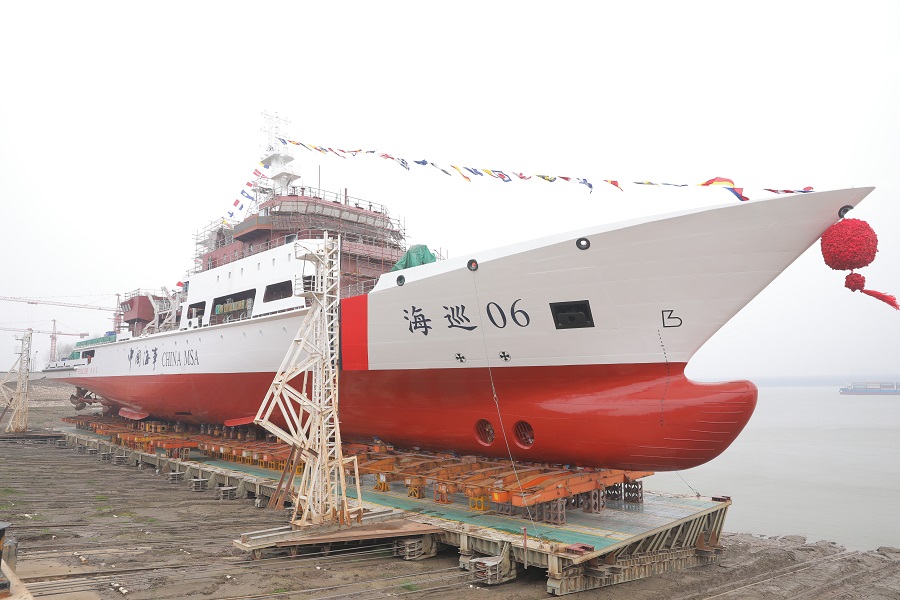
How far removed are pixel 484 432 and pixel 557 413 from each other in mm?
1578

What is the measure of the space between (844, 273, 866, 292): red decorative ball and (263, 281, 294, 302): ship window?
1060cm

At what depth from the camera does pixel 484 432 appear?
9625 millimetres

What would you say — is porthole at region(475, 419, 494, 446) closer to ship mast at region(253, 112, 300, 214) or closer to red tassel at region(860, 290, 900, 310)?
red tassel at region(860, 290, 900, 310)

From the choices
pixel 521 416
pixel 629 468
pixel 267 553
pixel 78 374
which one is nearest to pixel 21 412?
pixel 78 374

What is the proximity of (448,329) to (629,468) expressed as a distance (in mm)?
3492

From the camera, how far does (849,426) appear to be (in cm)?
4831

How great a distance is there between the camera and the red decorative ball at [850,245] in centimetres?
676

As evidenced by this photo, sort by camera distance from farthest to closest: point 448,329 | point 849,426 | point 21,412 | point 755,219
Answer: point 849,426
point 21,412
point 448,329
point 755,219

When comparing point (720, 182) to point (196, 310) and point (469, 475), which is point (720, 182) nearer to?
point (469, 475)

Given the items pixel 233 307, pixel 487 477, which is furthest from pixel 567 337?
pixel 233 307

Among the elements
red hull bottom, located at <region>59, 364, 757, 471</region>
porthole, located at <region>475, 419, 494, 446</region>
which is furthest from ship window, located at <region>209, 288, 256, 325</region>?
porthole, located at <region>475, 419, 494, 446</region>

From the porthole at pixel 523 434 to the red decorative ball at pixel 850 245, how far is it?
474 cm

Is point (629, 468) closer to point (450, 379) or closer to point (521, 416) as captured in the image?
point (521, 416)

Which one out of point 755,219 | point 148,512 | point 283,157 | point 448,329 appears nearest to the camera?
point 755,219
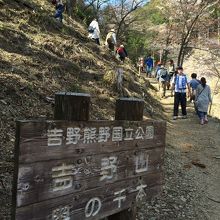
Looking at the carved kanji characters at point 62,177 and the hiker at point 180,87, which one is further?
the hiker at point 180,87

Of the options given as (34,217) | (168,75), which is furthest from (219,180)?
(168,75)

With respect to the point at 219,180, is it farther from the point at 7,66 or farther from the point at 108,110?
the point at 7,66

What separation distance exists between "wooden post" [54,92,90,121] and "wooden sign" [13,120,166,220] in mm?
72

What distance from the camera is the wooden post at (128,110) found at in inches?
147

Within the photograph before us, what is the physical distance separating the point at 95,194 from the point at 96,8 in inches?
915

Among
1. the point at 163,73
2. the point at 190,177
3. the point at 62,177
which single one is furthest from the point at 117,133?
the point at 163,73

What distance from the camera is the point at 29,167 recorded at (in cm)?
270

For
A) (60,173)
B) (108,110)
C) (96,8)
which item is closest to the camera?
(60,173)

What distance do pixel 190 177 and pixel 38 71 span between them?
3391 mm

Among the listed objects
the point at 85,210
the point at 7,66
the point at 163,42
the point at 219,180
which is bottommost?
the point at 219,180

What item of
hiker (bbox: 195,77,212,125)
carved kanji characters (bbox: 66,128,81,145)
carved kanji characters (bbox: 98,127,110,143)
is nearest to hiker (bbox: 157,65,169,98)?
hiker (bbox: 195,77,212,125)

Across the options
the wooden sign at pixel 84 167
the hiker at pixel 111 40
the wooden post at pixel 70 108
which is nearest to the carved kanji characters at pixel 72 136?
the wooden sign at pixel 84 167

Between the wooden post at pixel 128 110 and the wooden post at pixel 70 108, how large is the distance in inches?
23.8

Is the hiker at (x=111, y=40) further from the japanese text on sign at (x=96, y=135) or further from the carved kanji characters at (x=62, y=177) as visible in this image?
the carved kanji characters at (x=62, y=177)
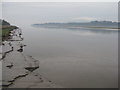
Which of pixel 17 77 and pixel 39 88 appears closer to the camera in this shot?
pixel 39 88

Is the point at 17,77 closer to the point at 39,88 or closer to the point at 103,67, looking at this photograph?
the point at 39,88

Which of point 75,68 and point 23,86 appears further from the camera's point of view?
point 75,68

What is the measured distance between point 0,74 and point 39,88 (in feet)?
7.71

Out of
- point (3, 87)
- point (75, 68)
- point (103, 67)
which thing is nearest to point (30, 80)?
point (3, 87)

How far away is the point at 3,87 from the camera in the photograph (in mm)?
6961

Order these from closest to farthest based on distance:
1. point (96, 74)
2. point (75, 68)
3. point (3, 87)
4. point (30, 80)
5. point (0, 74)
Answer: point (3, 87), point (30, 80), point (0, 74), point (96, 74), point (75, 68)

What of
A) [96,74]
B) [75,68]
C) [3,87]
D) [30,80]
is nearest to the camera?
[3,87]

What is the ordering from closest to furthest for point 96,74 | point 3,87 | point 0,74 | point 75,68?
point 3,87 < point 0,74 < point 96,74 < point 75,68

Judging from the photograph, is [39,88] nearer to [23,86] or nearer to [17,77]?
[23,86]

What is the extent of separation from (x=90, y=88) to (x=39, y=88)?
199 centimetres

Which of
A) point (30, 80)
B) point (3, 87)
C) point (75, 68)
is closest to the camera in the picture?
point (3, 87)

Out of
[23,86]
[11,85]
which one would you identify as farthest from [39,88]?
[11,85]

◆ ◆ ◆ ◆ ◆

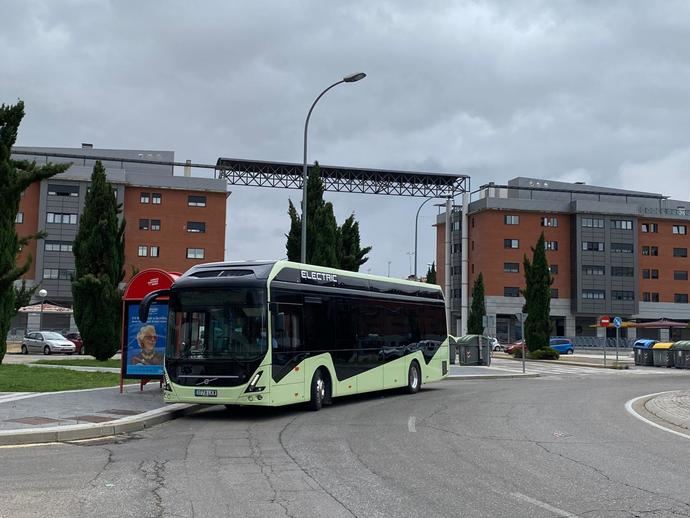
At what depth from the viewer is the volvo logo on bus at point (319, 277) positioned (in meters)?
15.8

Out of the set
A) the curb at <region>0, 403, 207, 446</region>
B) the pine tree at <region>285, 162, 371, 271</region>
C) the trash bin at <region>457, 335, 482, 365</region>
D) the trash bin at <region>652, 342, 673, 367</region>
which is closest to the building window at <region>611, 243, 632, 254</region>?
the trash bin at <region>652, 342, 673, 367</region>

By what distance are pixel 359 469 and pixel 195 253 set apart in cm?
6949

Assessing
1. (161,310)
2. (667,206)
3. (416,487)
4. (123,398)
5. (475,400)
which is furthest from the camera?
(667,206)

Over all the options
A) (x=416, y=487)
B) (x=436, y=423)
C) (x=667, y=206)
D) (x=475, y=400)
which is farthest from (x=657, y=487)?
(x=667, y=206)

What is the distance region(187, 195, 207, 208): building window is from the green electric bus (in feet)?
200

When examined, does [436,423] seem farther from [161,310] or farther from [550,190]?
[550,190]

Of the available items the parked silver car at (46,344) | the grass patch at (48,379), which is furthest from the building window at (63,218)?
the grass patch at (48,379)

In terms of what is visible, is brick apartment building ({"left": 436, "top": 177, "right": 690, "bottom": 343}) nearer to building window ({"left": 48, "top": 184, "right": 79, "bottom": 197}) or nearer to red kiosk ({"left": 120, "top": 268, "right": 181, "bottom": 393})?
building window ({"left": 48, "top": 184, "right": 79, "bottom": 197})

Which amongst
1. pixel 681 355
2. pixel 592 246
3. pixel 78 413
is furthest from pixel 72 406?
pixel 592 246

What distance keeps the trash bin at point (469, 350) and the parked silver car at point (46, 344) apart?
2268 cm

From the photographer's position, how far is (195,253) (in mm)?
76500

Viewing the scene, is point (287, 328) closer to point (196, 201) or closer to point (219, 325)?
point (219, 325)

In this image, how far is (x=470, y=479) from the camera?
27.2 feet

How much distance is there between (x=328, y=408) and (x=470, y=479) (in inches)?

◆ ◆ ◆ ◆ ◆

- EXERCISE GOAL
List every row above that contains the word "separation", copying each one in full.

- FINISHED EXERCISE
What separation distance exists between "wooden post" [54,92,90,121] and "wooden sign" [13,120,166,220] in mm?
What is the extent of separation from (x=90, y=88) to (x=39, y=88)?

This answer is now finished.